Kami mencoba menjaga tradisi Seri [soap opera], tetapi itu tidak benar-benar berfungsi untuk pemirsa internet. sebuah [drama] String ekuivalen dengan a Seri, tetapi mentalitas perlu diubah karena rantai adalah permainan bola yang berbeda. Dia mengatakan potensi itu sudah ada.

Mendongeng

Lockhart mengatakan Netflix lebih menyukai cerita lokal yang kurang terkenal yang mencerminkan kehidupan dan latar belakang yang berbeda.

“Kami ingin menceritakan kisah kepada orang-orang lokal dan pemirsa global. Jadi, ini tentang menemukan suara unik itu, dan itulah yang dicari orang di platform streaming.”

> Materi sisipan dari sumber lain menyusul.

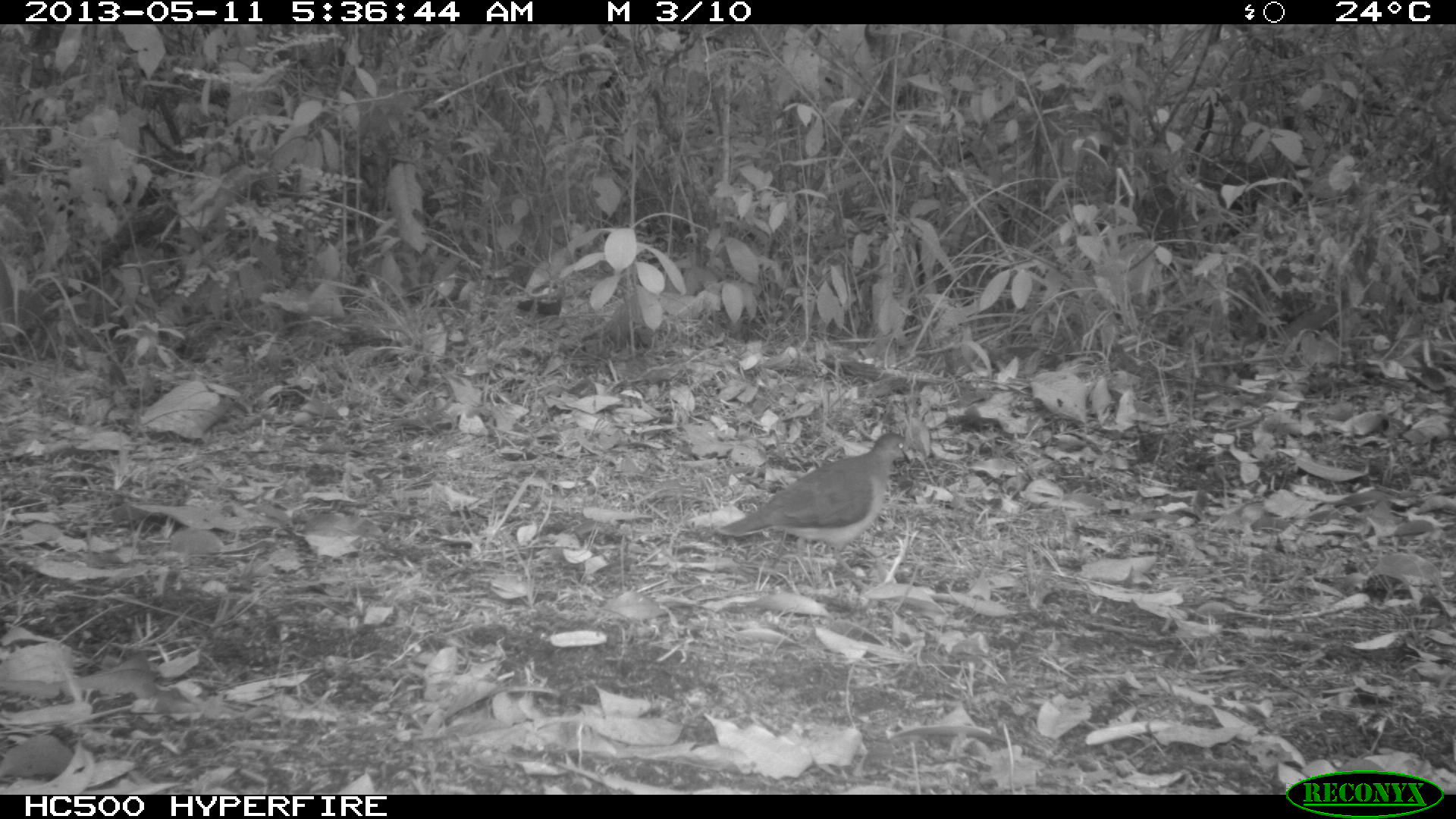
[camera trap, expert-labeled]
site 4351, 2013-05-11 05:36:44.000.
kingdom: Animalia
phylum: Chordata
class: Aves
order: Columbiformes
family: Columbidae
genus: Leptotila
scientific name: Leptotila plumbeiceps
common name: gray-headed dove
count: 1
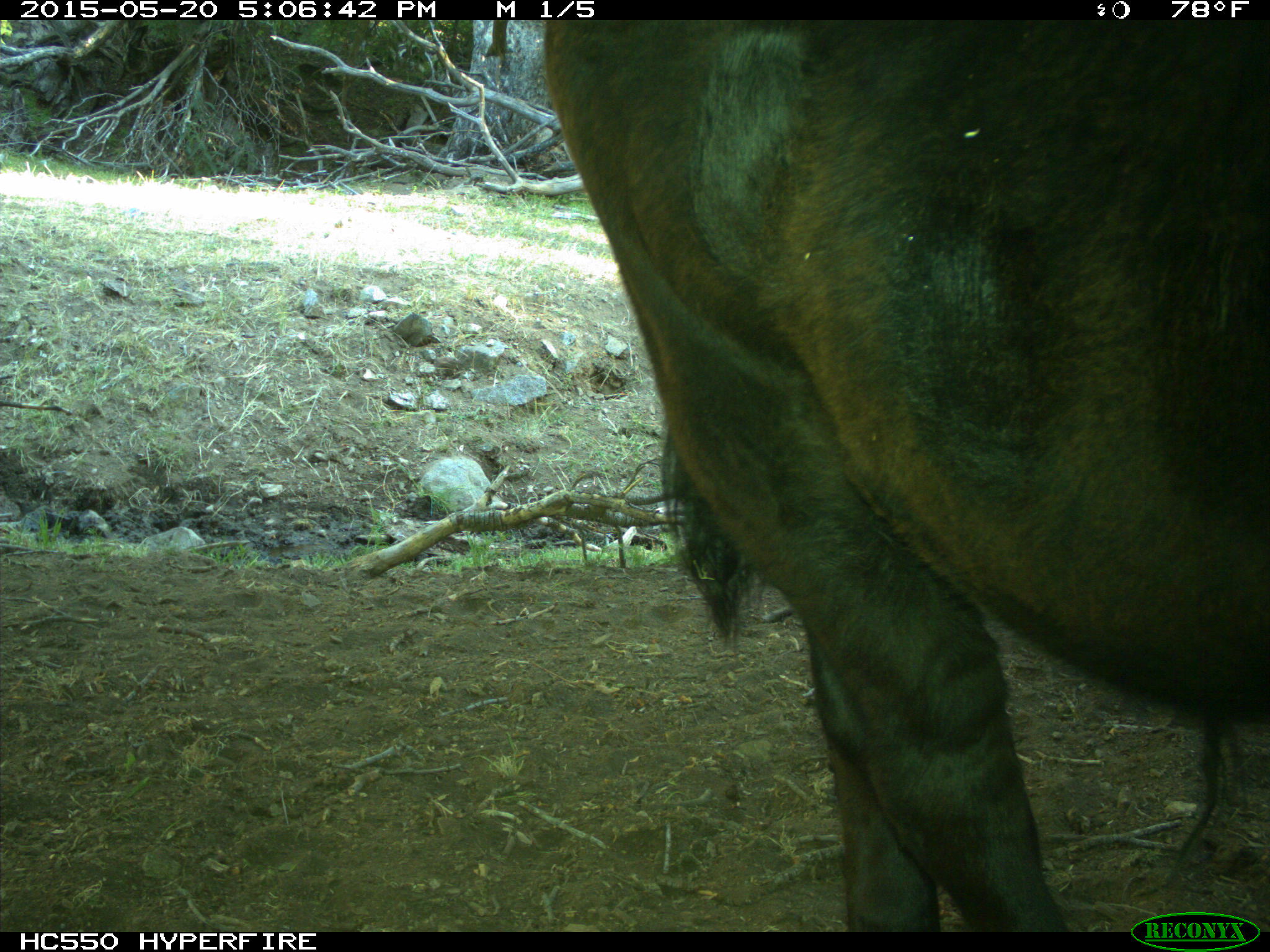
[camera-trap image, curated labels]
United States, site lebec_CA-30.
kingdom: Animalia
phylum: Chordata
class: Mammalia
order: Artiodactyla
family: Bovidae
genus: Bos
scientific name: Bos taurus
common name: domestic cow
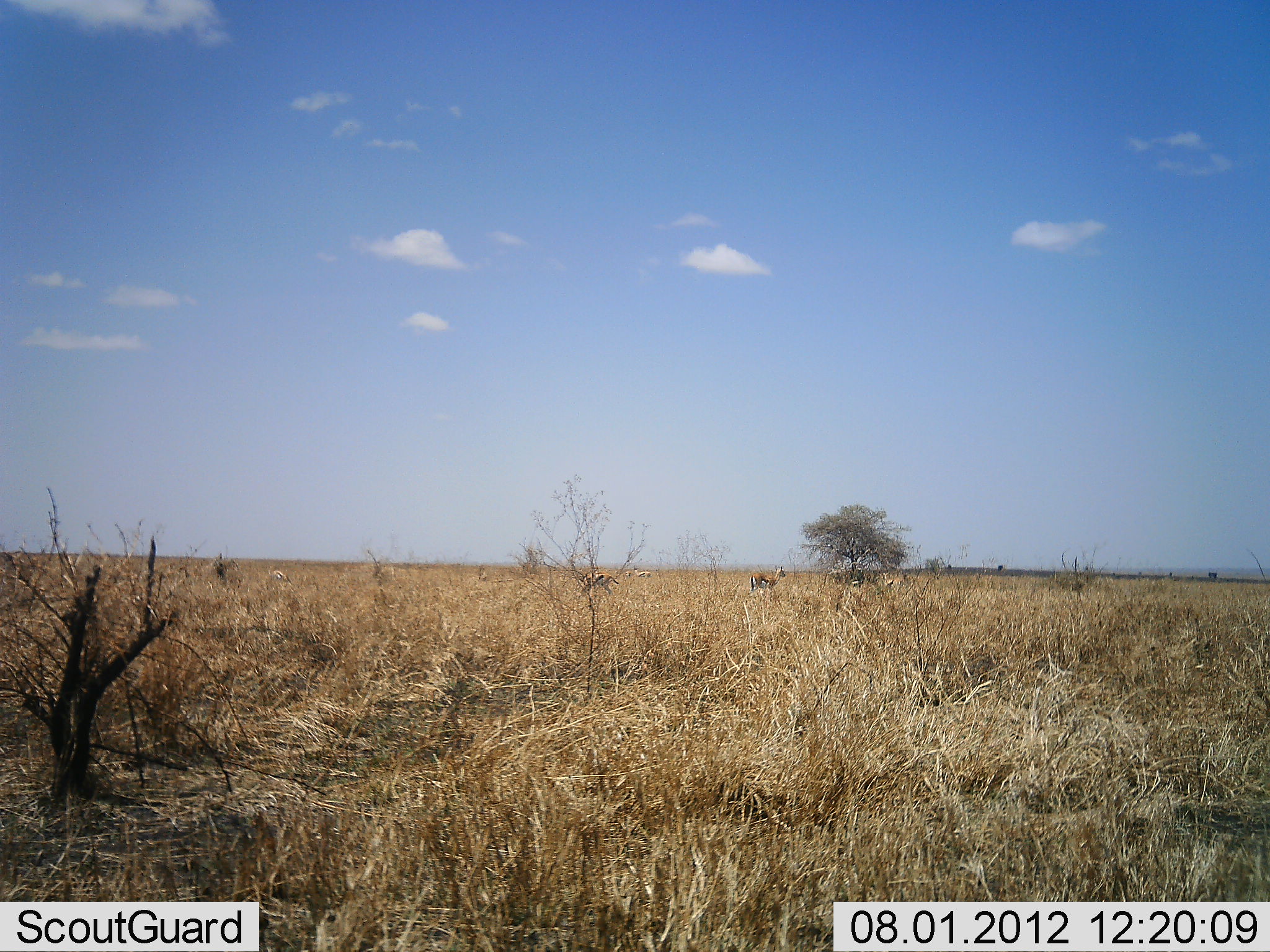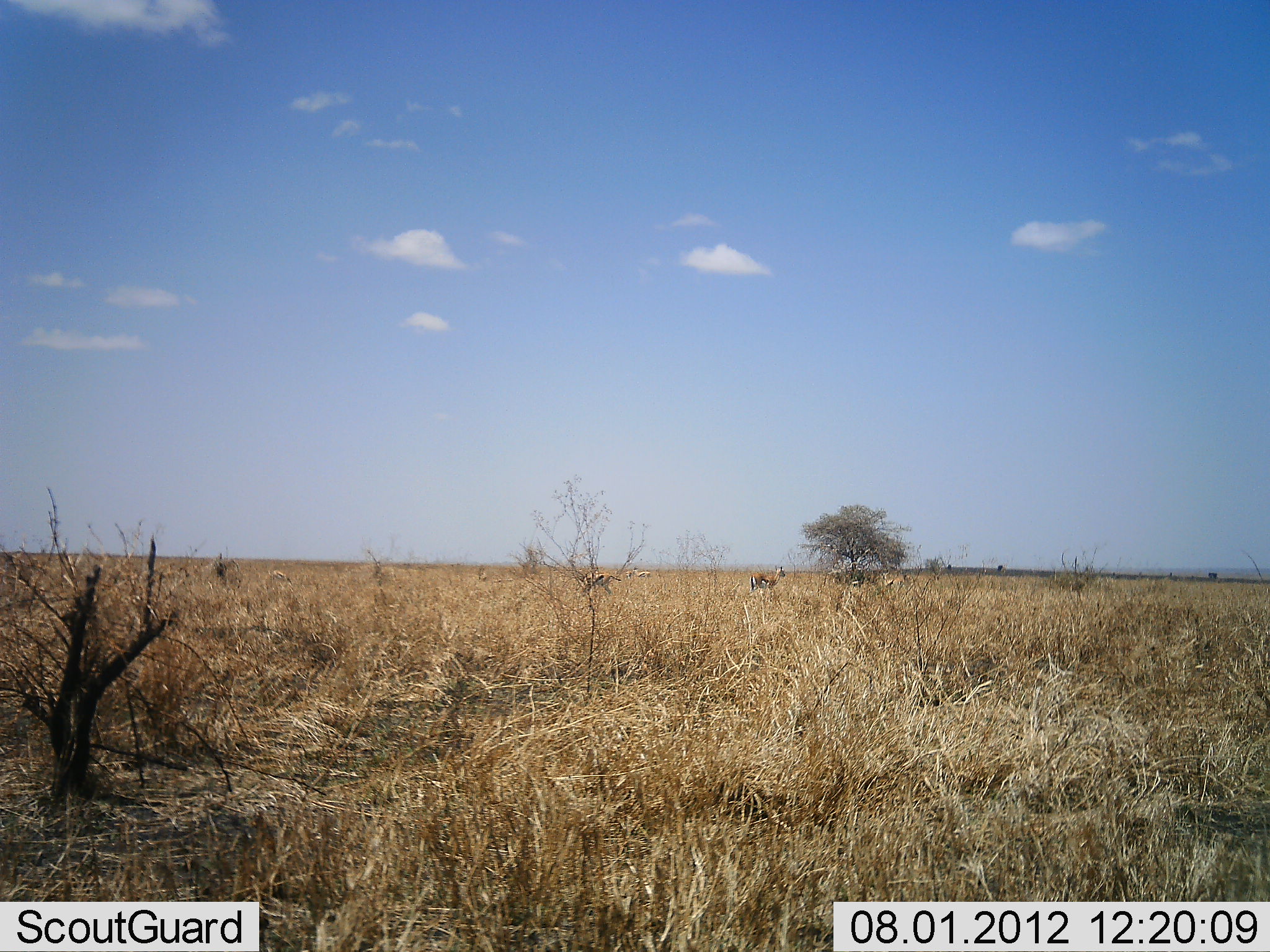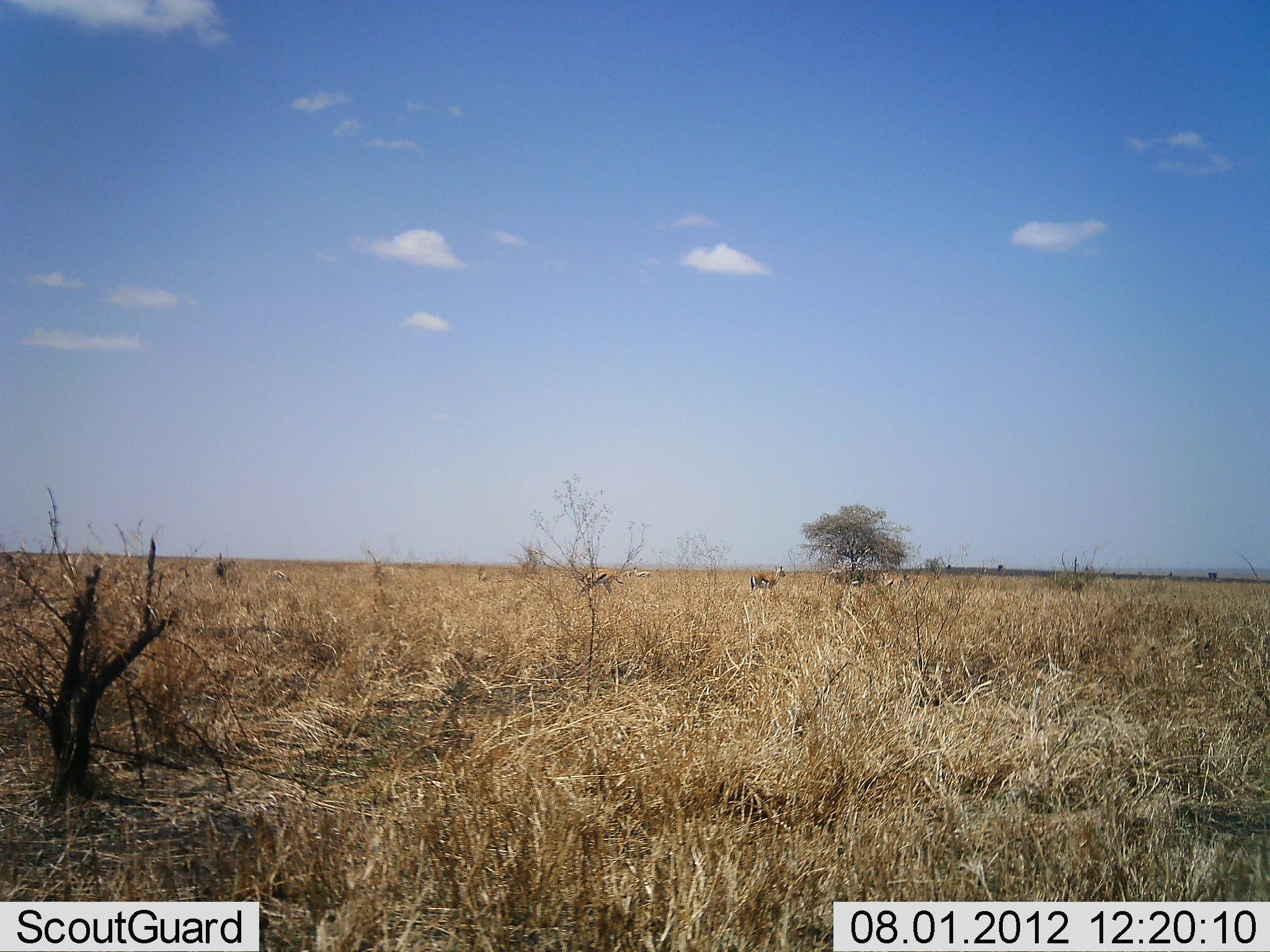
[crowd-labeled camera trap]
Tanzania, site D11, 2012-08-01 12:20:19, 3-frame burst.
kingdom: Animalia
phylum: Chordata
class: Mammalia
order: Artiodactyla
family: Bovidae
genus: Eudorcas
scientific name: Eudorcas thomsonii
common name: thomson's gazelle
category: gazellethomsons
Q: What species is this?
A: Gazellethomsons (thomson's gazelle) (Eudorcas thomsonii).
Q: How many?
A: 4.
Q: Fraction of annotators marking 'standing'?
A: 80%.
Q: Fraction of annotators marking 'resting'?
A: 0%.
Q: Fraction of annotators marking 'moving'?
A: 20%.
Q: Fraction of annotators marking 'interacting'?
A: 0%.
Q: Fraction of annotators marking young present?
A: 0%.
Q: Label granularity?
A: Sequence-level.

Alex Sehar, CEO BPI, mengatakan Kementerian Pendidikan dan Kebudayaan telah mencapai kesepakatan dengan Netflix untuk mengadakan lokakarya bagi para pembuat film Indonesia sebelum pandemi.

Pada bulan November, ada lokakarya pascaproduksi dan penulisan skenario online untuk lusinan pembuat film pemula.

Kami berharap dapat mendukung lebih banyak dalam waktu dekat. Kami juga telah berbicara dengan Disney untuk mengadakan lokakarya serupa di Indonesia untuk meningkatkan kapasitas pembuat film kami.

Linda Guzali, Direktur Aprovi, putri produser film legendaris Indonesia Hendrik Guzali, mengatakan keberadaan platform streaming memberikan peluang besar bagi sineas Indonesia yang hanya bisa diraih melalui upaya kolaboratif.

“Orang tua saya mengingatkan saya bahwa tidak ada Superman di industri ini, tetapi secara kolaboratif, pada saat mereka berkumpul, mereka telah membuat film Superman,” katanya.

“Dengan mewariskan ilmu dalam co-production, kita tidak hanya akan memiliki cukup kru, tetapi juga lebih dari cukup orang yang sudah dikenal di luar negeri. Ini perlu kita lanjutkan.” (Anda)


LEAVE A RESPONSE

Alamat email Anda tidak akan dipublikasikan. Ruas yang wajib ditandai *

"Pemikir jahat. Sarjana musik. Komunikator yang ramah hipster. Penggila bacon. Penggemar internet amatir. Introvert."